TOKYO – Honda Motor Co. reported a 2.1 percent decline in operating profit in the latest quarter as falling sales, higher r&d outlays and swinging foreign exchange rates hit earnings.
Operating profit slipped to 166.6 billion yen ($1.53 billion) in fiscal third quarter ended Dec. 31, Honda said Friday in its earnings report.
Net income fell 31 percent to 116.4 billion yen ($1.07 billion) in the three-month period, partly because the company was hit by higher income tax expenses in the U.S.
Revenue decreased 5.7 percent to 3.75 trillion yen ($34.4 billion), as worldwide sales retreated 11.4 percent to 1.25 million vehicles in the October-December quarter.
Despite the downturn in operating profit, Honda raised its full fiscal year profit outlook, citing a return to more favorable foreign exchange rates and better-than-expected sales in Japan. But the company still expects global sales to decline 6.4 percent this fiscal year.
North America, Honda’s biggest second-biggest market after Asia, was the automaker’s biggest profit engine in the three months to Dec. 1. Regional operating profit more than doubled to 101.7 billion yen ($932.6 million) in the period, even as regional unit sales declined.
North American sales declined 4.8 percent to 474,000 units in the quarter.
In the key U.S. market, Honda notched a 0.2 percent sales increase in 2019, even as total demand fell 1.2 percent. Rivals Toyota, Nissan and Mazda, posted bigger declines than the market.
Although Honda’s U.S. passenger car sales fell, it achieved a 2.9 percent sales increase in higher-margin light trucks, tapping big demand for the Honda CR-V and HR-V crossovers. The CR-V alone booked monthly sales records in October and November, Honda said.
The addition of the Passport crossover to the lineup also bumped up business.
Honda is under-represented in light trucks compared to the overall U.S. market. They accounted for about 56 percent of American Honda’s total volume in 2019. Industrywide, crossovers, pickups, vans and SUVs comprised about 72 percent of total U.S. sales.
And that is just fine with Honda for the time being, Executive Vice President Seiji Kuraishi said. Honda will keep the production schedule roughly in lineup with the current mix.
“We don’t have any plans to change the lineup drastically,” he said.
But Honda is also turning to incentives more than before.
In the October-December period alone, average spiff spending on Honda and Acura brand cars by American Honda Motor Co. increased 20 percent and to $2,493, although the outlays were still well below the industry average of $4,123 per vehicle, according to figures from Motor Intelligence. Average industry outlays increased 11.0 percent in the quarter.
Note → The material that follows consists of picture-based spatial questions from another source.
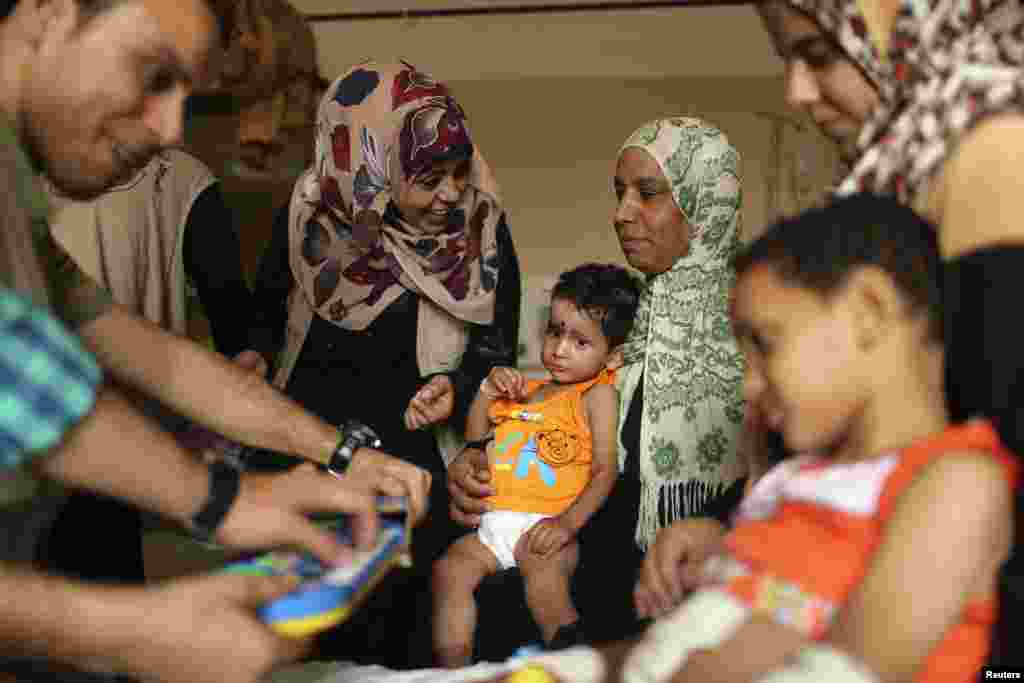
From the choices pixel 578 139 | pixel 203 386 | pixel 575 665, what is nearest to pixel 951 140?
pixel 575 665

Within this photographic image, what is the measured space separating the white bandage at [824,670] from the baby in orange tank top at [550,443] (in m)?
1.38

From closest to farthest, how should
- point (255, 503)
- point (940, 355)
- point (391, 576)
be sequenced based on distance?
point (940, 355) → point (255, 503) → point (391, 576)

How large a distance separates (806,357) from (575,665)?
56 centimetres

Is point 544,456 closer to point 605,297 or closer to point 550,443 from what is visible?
point 550,443

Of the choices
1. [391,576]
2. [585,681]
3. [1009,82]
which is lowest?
[391,576]

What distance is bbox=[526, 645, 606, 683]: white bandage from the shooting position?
4.44ft

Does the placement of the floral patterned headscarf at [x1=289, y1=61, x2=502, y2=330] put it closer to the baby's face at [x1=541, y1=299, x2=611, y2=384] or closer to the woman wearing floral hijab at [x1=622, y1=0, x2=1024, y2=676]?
the baby's face at [x1=541, y1=299, x2=611, y2=384]

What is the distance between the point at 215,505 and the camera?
123 cm

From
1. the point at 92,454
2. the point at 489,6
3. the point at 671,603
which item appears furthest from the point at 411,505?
the point at 489,6

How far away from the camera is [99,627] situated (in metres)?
A: 1.04

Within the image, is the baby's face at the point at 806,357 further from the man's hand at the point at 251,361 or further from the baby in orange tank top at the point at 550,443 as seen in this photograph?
the man's hand at the point at 251,361

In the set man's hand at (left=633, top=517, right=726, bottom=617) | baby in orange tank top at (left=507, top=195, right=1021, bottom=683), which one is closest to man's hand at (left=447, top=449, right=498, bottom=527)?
man's hand at (left=633, top=517, right=726, bottom=617)

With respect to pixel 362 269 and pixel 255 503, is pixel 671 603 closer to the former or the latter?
pixel 255 503

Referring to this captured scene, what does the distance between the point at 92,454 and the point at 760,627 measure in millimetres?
677
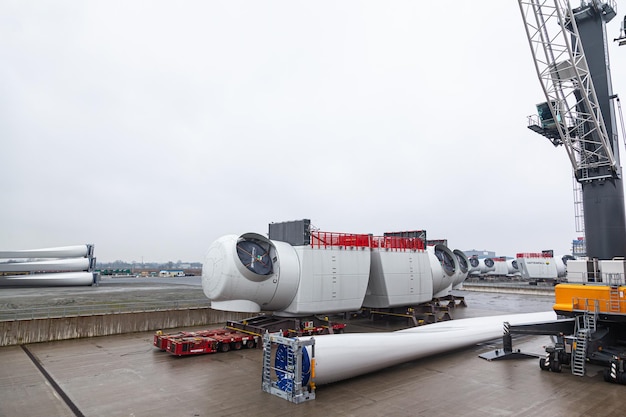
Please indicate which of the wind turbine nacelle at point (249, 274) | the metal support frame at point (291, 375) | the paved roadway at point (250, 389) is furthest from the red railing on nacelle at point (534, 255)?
the metal support frame at point (291, 375)

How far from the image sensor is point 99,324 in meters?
19.8

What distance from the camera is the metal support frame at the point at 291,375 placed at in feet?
35.9

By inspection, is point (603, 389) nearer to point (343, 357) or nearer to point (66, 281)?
point (343, 357)

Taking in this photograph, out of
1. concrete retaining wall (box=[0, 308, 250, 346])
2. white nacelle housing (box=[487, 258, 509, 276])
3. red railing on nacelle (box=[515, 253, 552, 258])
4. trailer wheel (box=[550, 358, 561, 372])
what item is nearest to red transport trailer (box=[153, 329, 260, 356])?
concrete retaining wall (box=[0, 308, 250, 346])

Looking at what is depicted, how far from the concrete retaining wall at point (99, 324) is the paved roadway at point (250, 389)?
4.37ft

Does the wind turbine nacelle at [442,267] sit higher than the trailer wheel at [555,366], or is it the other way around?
the wind turbine nacelle at [442,267]

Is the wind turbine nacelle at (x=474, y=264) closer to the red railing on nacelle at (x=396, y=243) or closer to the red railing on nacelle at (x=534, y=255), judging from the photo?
the red railing on nacelle at (x=534, y=255)

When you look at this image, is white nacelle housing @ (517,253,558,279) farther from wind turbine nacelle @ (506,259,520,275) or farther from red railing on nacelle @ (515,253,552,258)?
wind turbine nacelle @ (506,259,520,275)

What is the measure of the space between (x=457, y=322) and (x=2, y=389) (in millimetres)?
19052

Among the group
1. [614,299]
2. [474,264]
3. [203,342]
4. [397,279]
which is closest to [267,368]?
[203,342]

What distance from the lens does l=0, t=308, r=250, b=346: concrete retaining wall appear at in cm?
1750

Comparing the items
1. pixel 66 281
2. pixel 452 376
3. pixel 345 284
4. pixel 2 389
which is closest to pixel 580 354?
pixel 452 376

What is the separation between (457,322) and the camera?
1975 cm

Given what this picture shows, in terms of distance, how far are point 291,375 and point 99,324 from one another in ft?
45.1
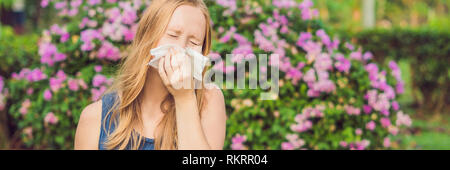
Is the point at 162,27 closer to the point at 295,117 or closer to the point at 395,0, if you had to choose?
the point at 295,117

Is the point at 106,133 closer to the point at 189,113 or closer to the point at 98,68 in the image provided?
the point at 189,113

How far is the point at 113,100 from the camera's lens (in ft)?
5.57

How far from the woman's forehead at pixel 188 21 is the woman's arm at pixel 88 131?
1.37 feet

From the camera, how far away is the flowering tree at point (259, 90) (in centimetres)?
318

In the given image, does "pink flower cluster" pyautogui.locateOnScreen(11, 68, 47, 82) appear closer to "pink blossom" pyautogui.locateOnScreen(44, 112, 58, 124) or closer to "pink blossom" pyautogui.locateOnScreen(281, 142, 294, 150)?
"pink blossom" pyautogui.locateOnScreen(44, 112, 58, 124)

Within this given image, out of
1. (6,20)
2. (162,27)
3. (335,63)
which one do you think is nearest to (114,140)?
(162,27)

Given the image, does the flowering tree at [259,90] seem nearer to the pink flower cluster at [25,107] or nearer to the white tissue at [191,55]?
the pink flower cluster at [25,107]

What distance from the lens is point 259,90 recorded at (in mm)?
3195

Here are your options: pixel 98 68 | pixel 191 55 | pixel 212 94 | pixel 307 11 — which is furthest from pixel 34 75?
pixel 191 55

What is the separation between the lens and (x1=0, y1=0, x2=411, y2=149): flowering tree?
10.4 feet

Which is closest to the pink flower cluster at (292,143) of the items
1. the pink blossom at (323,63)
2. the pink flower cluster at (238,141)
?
the pink flower cluster at (238,141)

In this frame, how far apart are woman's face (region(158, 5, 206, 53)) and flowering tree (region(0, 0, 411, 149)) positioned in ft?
5.31

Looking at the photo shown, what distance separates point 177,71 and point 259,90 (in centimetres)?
183

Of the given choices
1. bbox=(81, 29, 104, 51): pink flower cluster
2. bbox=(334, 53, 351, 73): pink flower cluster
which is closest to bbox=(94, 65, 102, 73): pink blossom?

European sales fell 14.6 percent to 35,000 units in the quarter as the regional operating profit declined 8.4 percent to 1.2 billion yen ($11.0 million).
Global results were undercut by uncooperative foreign exchange rates.
The yen’s appreciation against the U.S. dollar and other currencies cut 40.0 billion yen ($366.8 million) off quarterly operating profit. An increase in r&d spending, to the tune of 35.2 billion yen ($322.8 million), also dented profits, as Honda ramped up investment in next-generation technologies such as electrification.
Honda aims to increase r&d spending 4.9 percent to 860.0 billion yen ($7.89 billion) this fiscal year. The investment in future technology will account for 5.7 percent of its expected revenue.
Looking ahead, Honda lifted its forecasts for the current fiscal year ending March 31, 2020.
Honda now predicts operating profit will increase 0.5 percent to 730 billion yen ($6.69 billion), rather than decrease 5 percent as forecast in November. Net income is now expected to fall only 2.5 percent, rather than the steeper 5.8 percent decline Honda earlier predicted.
Global sales are seen falling 6.4 percent to 4.98 million vehicles. That too is better than Honda’s earlier expectation for a 6.5 percent decline to 4.975 million units.
Honda predicted that North American sales will decline 4.6 percent to 1.865 million vehicles in the current fiscal year, while European sales fall 20 percent to 135,000 units.